Estorcevano alla loro vittima una somma settimanale per non essere picchiato. Una sorta di “pizzo” per evitare violenze fisiche. Non si tratta di criminali di professione. Gli estorsori sono due ragazzi di 15 anni che sono stati arrestati dai carabinieri della stazione di Rivara in collaborazione con i colleghi della Compagnia di Chivasso. I due minorenni sono residenti in Canavese. Vittima un coetaneo residente a Rivara che, per tre mesi, ha dovuto sottostare all’odiosa scelta: pagare o essere picchiato. Lo studente avrebbe consegnato ai suoi persecutori la somma complessiva di duemilacinquecento euro.

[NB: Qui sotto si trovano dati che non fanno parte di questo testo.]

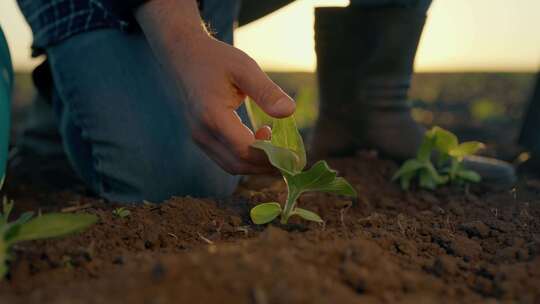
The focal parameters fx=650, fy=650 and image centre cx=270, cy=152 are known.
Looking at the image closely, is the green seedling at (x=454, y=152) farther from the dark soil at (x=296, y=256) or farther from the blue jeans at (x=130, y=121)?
the blue jeans at (x=130, y=121)

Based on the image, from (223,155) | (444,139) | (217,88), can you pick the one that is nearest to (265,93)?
(217,88)

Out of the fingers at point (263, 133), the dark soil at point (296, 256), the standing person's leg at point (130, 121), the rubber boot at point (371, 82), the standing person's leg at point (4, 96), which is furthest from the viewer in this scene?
the rubber boot at point (371, 82)

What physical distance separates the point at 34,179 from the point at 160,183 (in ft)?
2.50

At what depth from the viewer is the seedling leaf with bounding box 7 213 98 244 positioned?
124 cm

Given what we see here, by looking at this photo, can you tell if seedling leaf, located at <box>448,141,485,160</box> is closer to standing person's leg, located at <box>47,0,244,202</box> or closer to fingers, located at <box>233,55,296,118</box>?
standing person's leg, located at <box>47,0,244,202</box>

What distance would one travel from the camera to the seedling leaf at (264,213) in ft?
5.39

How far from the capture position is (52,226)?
1255mm

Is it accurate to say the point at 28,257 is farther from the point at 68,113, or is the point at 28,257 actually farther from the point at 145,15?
the point at 68,113

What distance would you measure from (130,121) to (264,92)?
0.93 metres

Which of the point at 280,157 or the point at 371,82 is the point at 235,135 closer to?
the point at 280,157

Ma non è tutto: quando il ragazzo non è più stato in grado di pagare è stata minacciata e invitata a spacciare hashish in modo da poter continuare a pagare la quota mensile per essere protetto. Secondo quanto hanno stabilito i carabinieri la consegna del denaro è sempre avvenuta a Caluso, nelle vicinanze della scuola frequentata dai tre minorenni. E’ stato il ragazzo “vessato” a presentare denuncia ai carabinieri che hanno fatto scattare le manette ai polsi degli esori colti in flagranza di reato mentre ricevevano il denaro. Adesso si trovano agli arresti domiciliari.

Dov'è successo?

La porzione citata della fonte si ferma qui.